Paul Magnier a remporté sa 2e victoire d'étape en 3 jours sur le Tour d'Italie, ce dimanche 10 mai. Après l'arrivée, le français à longuement insisté sur le travail fourni par ses équipiers de la Soudal Quick-Step, parmi eux Jasper Stuyven. Le Belge est un élément majeur de l'équipe dans le final : "On allait super vite sur cette large route. On savait qu’on ne voulait pas prendre la tête trop tôt. Dans le dernier kilomètre, quand les fusées ont pris le relais, nous avons dû nous déporter sur la droite. Ensuite, il s’agissait surtout de trouver un espace pour placer Paul (Magnier) dans la roue, et notre stratégie consistait davantage à le positionner de manière à ce qu’il puisse sprinter plutôt que d’essayer de faire un relais classique.

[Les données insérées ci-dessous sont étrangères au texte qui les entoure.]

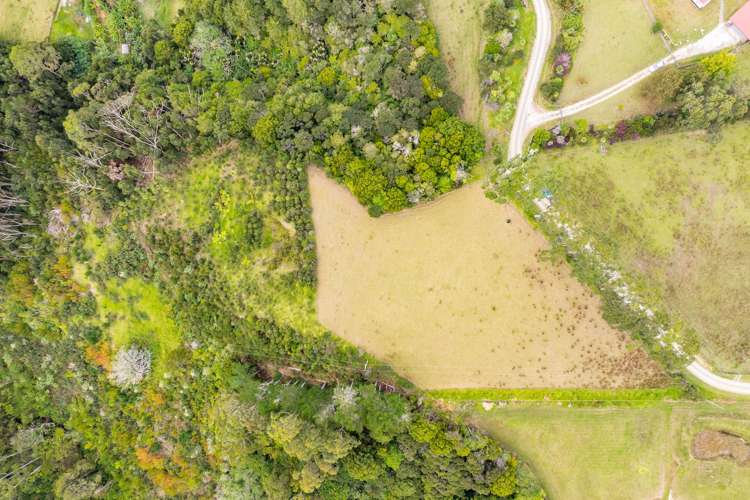 174 Cames Road Mangawhai_6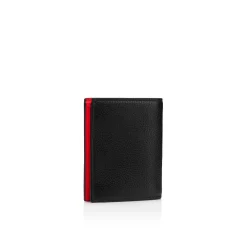 Christian Louboutin Paros Wallet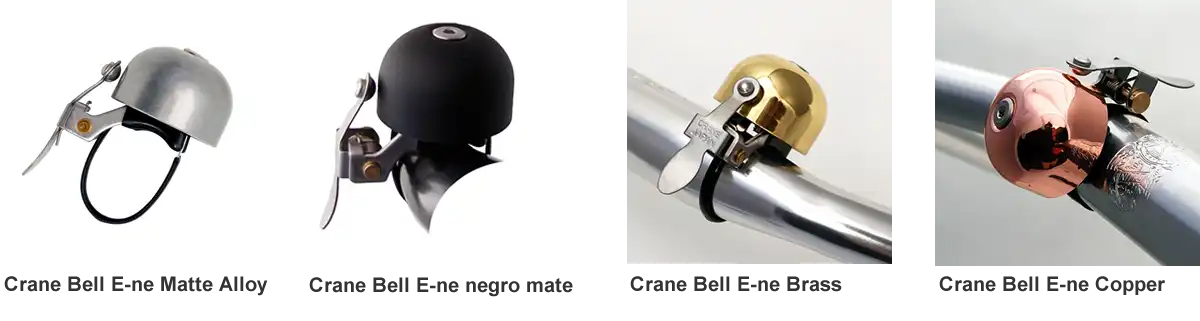 Pilen Grus timbre Pilen Grus timbre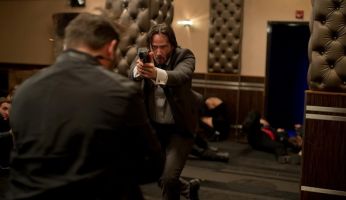 John Wick Sequel Akan Segera Rilis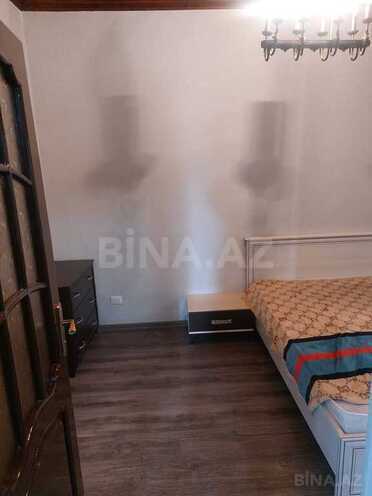 5-комн. дом/дача - пос. Мардакан - 220 м² (8)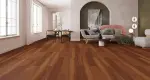 LUNART FixAQUA LINE 7/31 4V Jakarta Merbau Laminált padló FFL007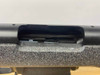 Bergara Premier Long Range .280 AI Cerakote 24" *DISCONTINUED IN 2019* Nice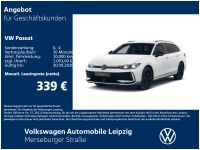 Volkswagen Passat - Vorschau Bild 1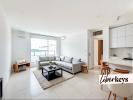 Annonce Vente 2 pices Appartement Marseille-1er-arrondissement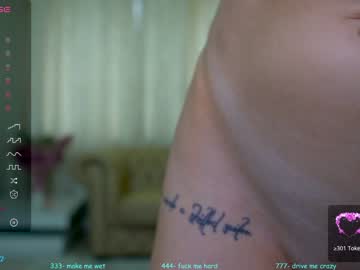 hardcore cam girl sophydiva image #4136625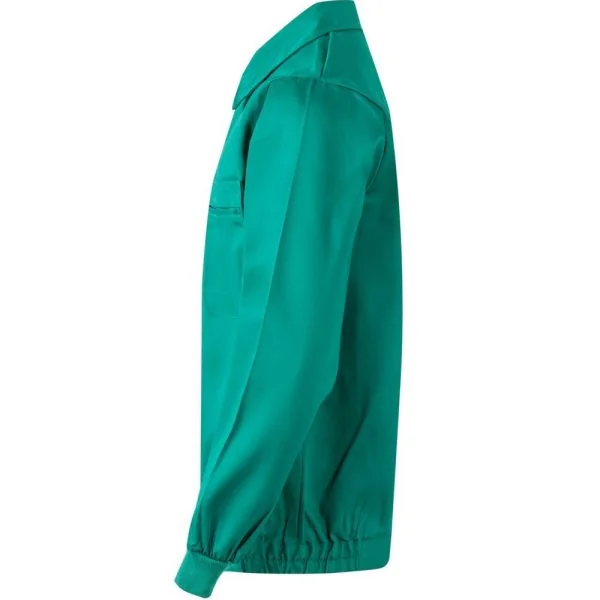 Jacket gallery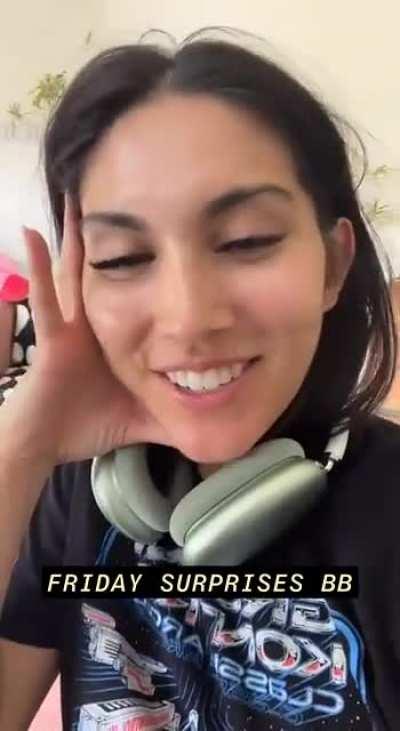 Clarification on rules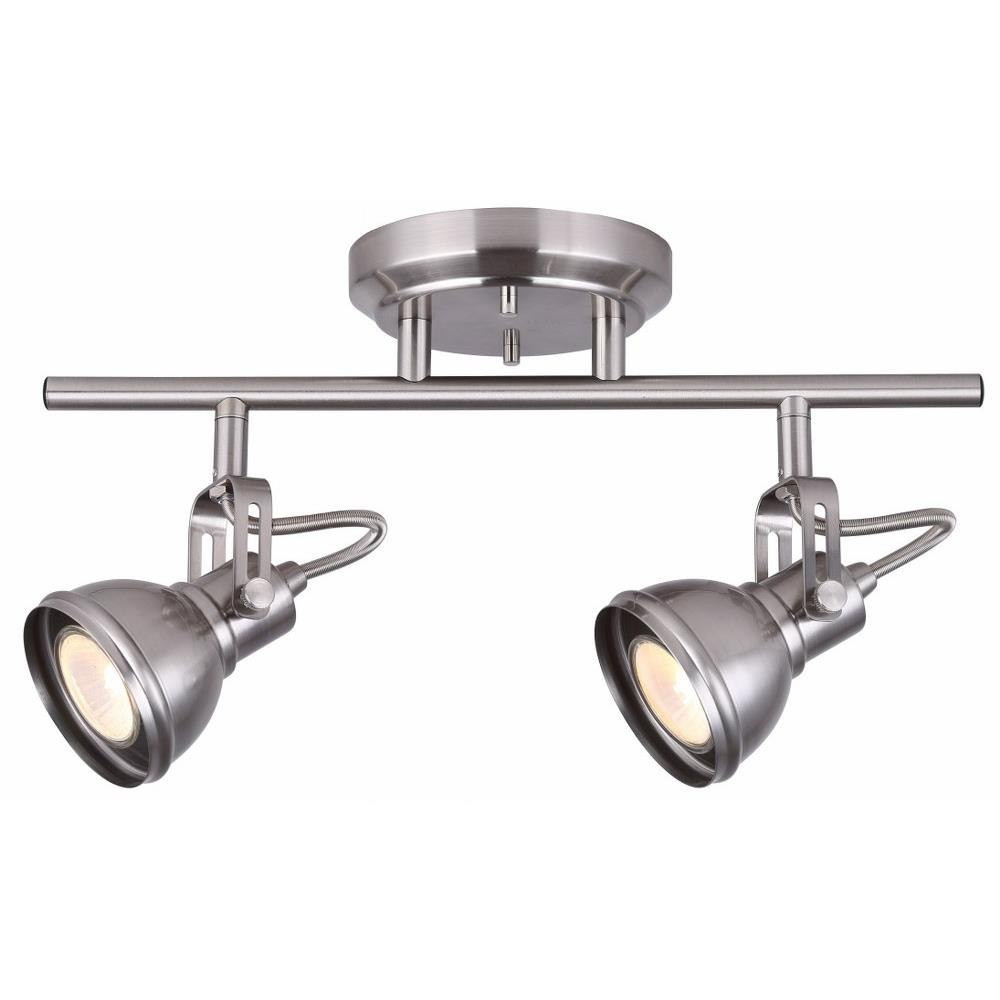 2589_IT622A02BN10 | Main Product Image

Mais nous avons joué très intelligemment aujourd’hui et, bien sûr, c’est aussi un très bon sprinteur."
Vidéo - Paul Magnier a remporté la 3e étape de ce Tour d'Italie
"Je serais heureux pour lui s'il remporte une étape"
3e du dernier Paris-Roubaix, Jasper Stuyven est habitué à être leader lorsqu'il prend le départ d'une course. Mais être équipier d'un sprinteur, c'est un rôle qu'il apprécie depuis ses années passées chez Lidl-Trek : "C'est une joie que j'ai découverte quand j'ai commencé à travailler avec (Jonathan) Milan ces deux dernières années, et c'est sympa de pouvoir maintenant transmettre mon expérience à l'équipe (Soudal Quick-Step). Mais bien sûr, ce n'est pas seulement moi, toute l'équipe s'est investie, on a élaboré un plan et on essaie de rester calmes, de rester ensemble, et bien sûr, avoir un sprinteur de classe mondiale comme lui ça aide."
Ancien équipier de Jonathan Milan (Lidl-Trek), 2e sur cette 3e étape, le Belge a noué une relation avec le sprinteur italien. Mais le coureur de 35 ans l'assure, en course, son ancien équipier devient un adversaire à battre : "Avec Johnny (Milan), on a passé de très bons moments ensemble. Nous avons passé de superbes stages d'entraînement ensemble. C'était un peu triste de quitter son sillage, disons. Mais ça ne veut pas dire qu'on ne s'entend plus. Et c'est sympa d'être ici avec lui. Et bien sûr, je serais plus qu'heureux pour lui s'il remportait cette victoire d'étape, mais on voulait d'abord décrocher la deuxième victoire ici pour nous."